> **Instructions for the task**: Give back only the lines in the records below from the one with "scientific name: Cervus elaphus" to the one with "A: Cervus elaphus (red deer).", both inclusive, word for word.

> **Data for analysis**:
§ §
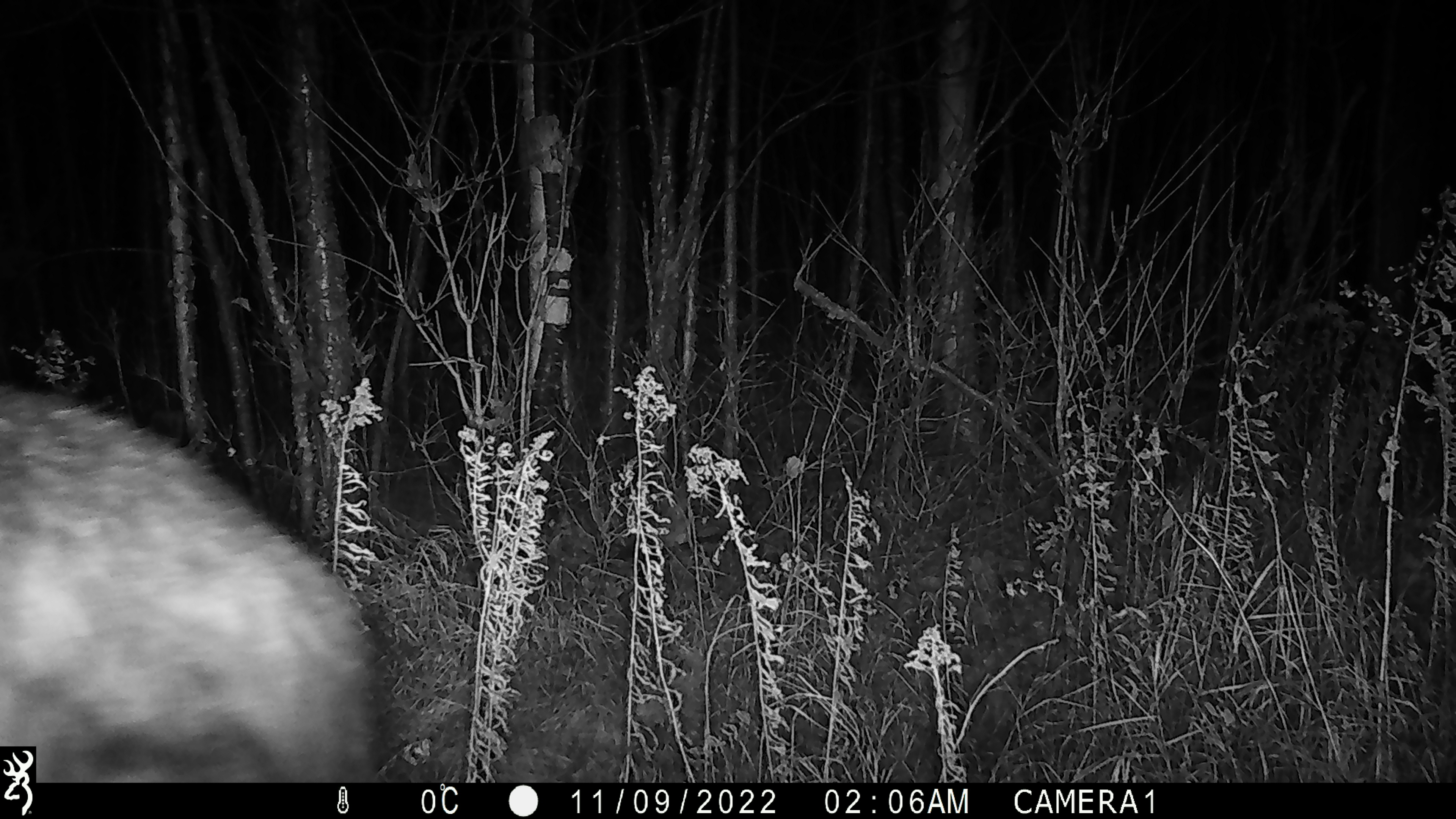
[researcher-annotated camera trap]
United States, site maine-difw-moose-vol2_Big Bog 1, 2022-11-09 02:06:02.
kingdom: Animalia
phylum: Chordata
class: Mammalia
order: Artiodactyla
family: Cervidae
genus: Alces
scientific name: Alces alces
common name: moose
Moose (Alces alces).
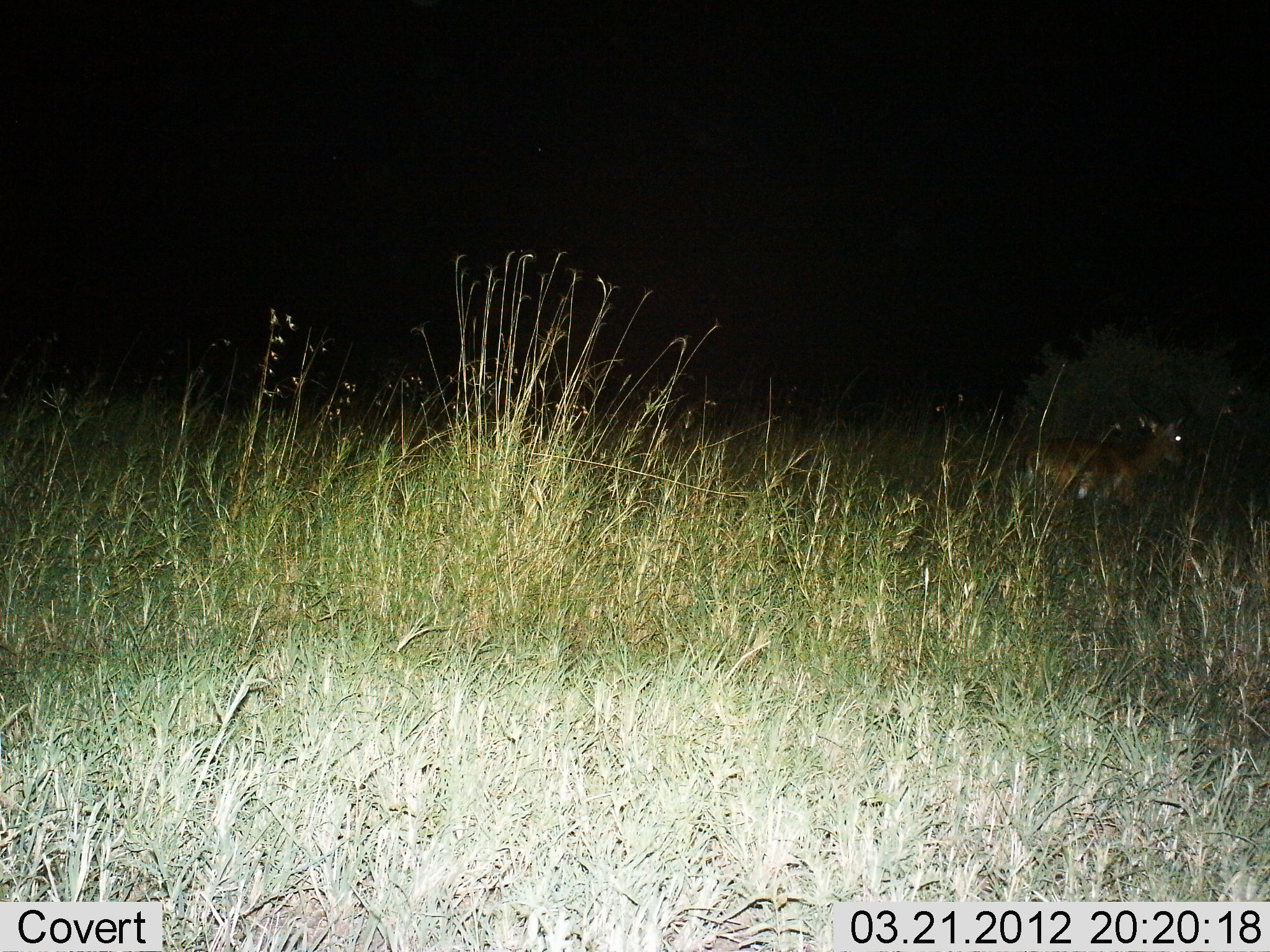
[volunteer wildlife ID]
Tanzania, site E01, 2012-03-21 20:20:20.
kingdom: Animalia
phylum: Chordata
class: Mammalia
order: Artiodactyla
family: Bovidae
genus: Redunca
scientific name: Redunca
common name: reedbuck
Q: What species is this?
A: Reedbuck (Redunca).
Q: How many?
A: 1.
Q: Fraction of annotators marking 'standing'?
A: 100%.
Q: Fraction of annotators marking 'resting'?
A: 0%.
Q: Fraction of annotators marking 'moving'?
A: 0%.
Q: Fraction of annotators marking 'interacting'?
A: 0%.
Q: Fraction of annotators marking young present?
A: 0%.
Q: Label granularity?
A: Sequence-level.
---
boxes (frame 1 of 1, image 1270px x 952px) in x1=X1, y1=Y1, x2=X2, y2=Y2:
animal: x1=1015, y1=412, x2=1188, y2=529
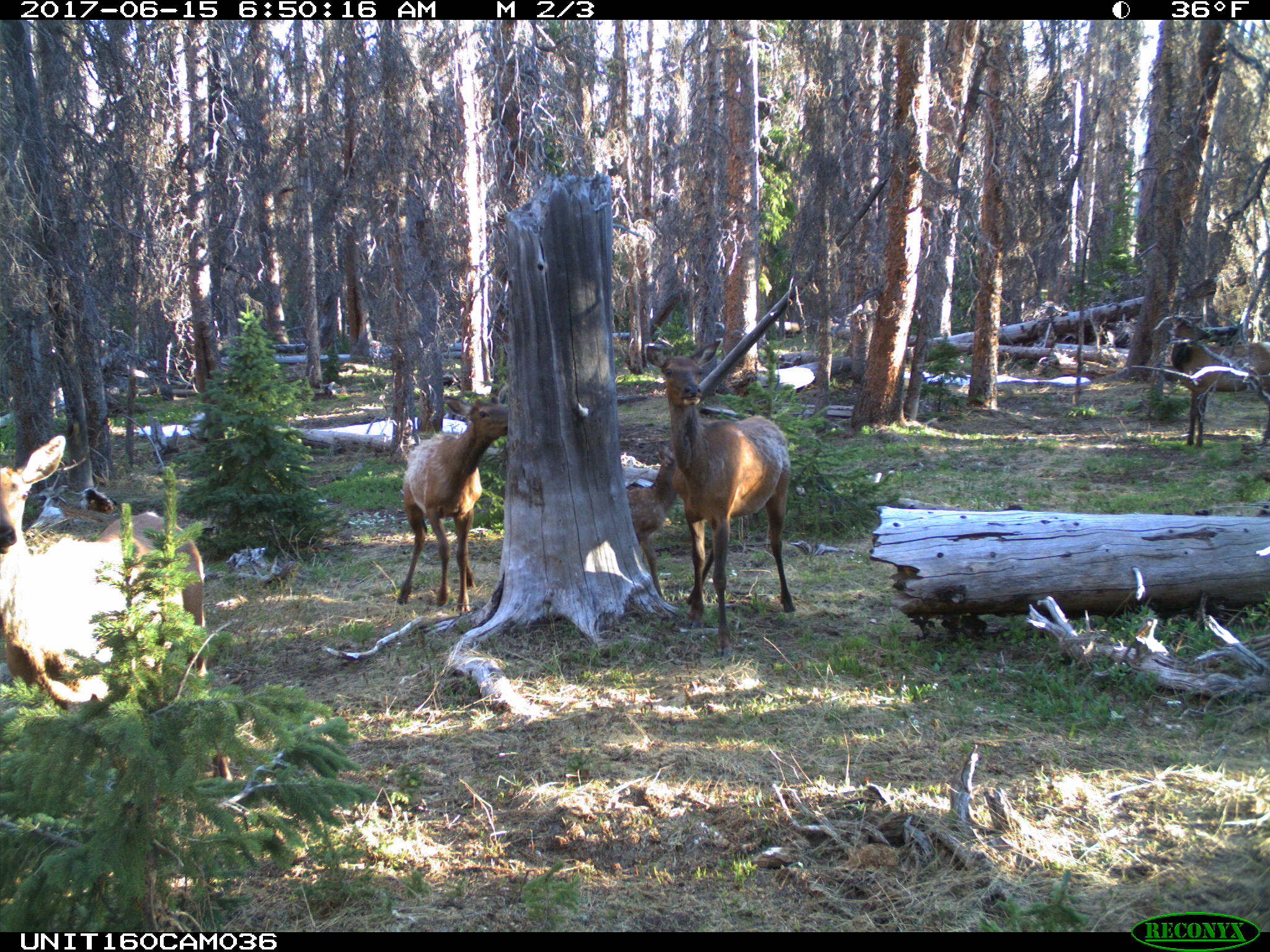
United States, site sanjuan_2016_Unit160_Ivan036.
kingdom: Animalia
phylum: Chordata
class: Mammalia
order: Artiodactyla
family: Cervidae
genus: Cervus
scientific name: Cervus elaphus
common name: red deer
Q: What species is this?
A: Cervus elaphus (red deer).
§ §
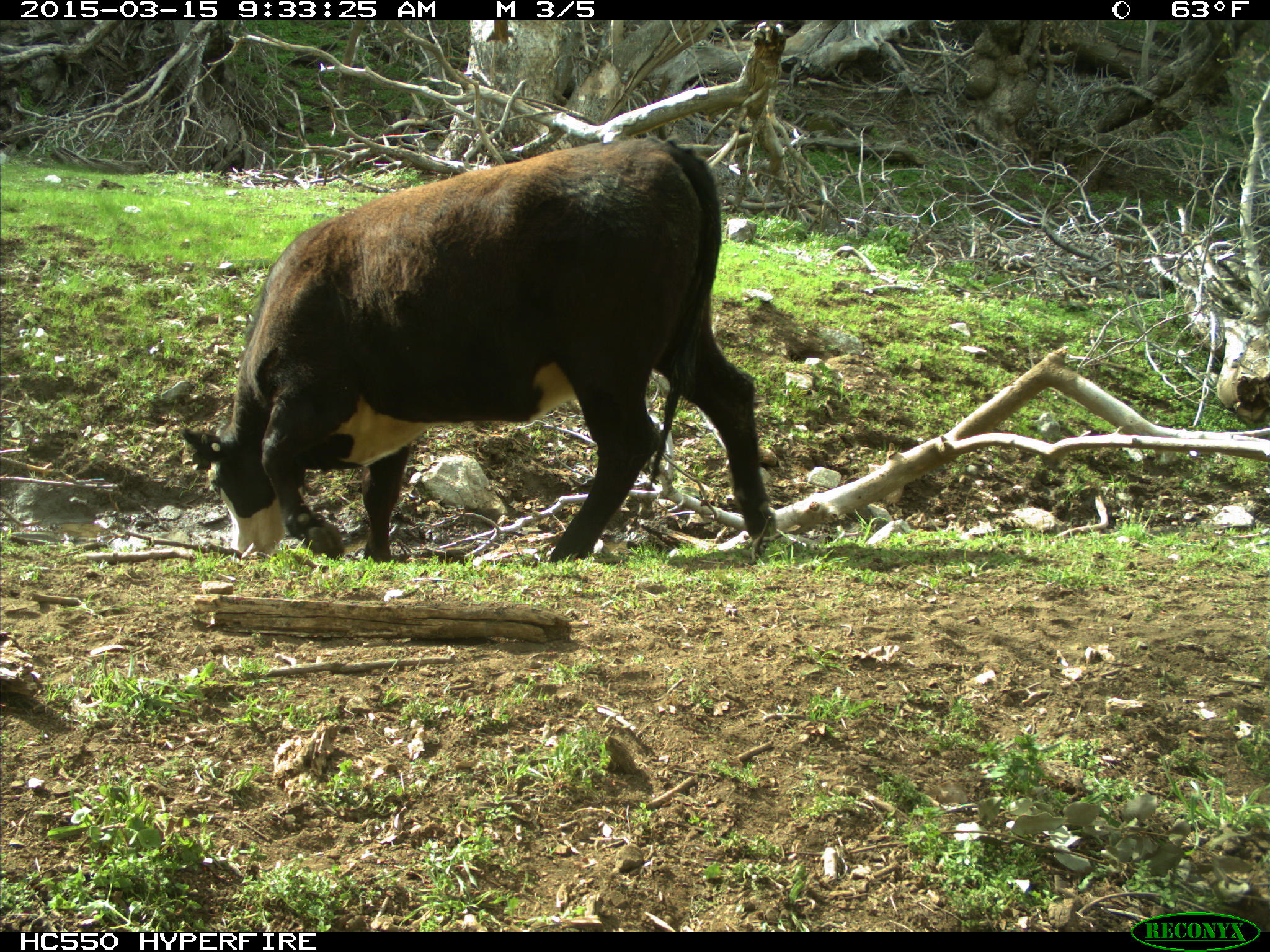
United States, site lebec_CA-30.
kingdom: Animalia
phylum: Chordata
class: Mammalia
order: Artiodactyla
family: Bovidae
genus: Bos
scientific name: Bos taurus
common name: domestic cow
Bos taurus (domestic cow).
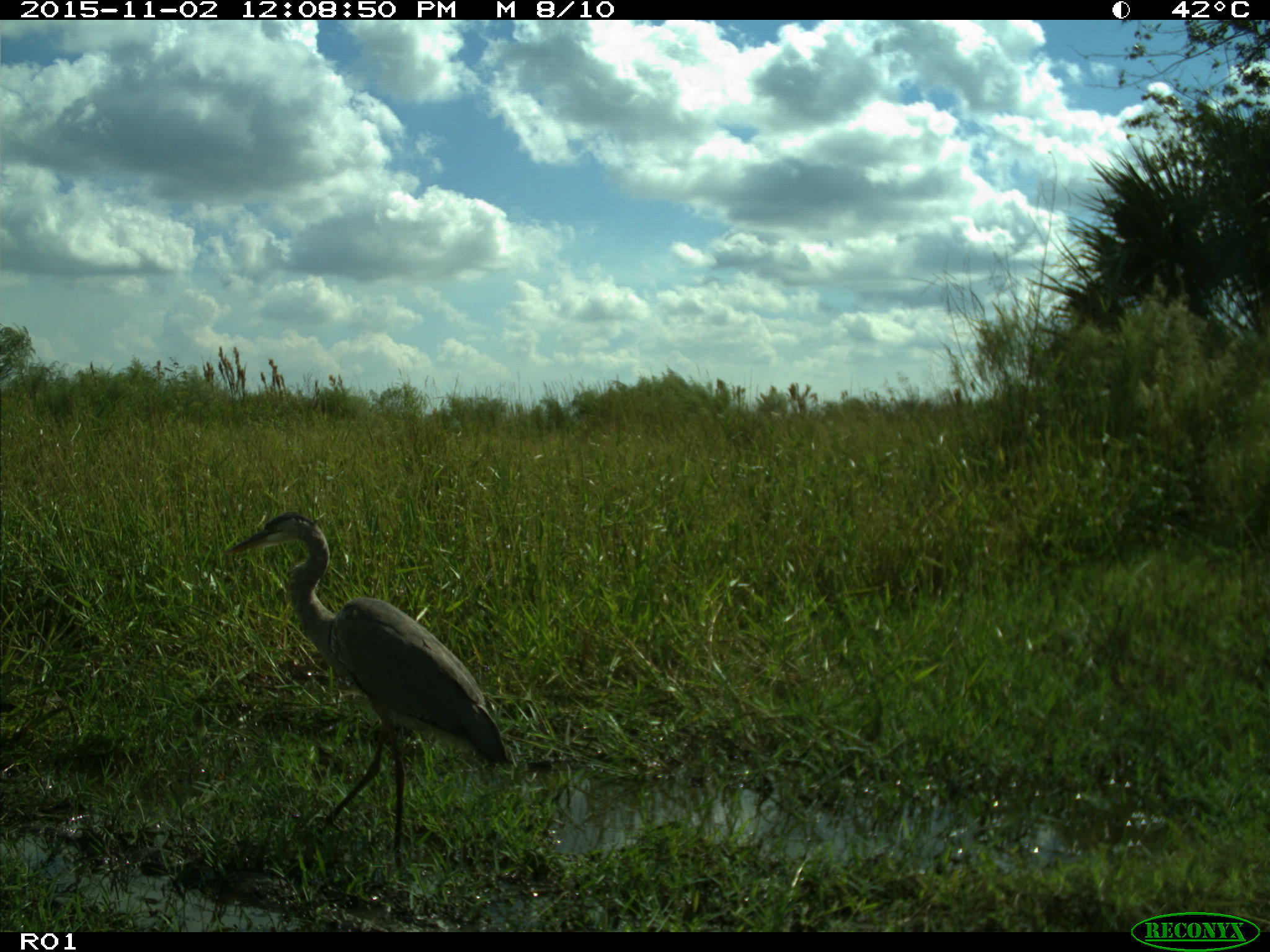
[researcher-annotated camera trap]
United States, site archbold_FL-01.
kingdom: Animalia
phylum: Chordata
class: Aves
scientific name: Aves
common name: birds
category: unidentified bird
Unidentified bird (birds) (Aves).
§ §
> **Answer section**:
scientific name: Cervus elaphus
common name: red deer
Q: What species is this?
A: Cervus elaphus (red deer).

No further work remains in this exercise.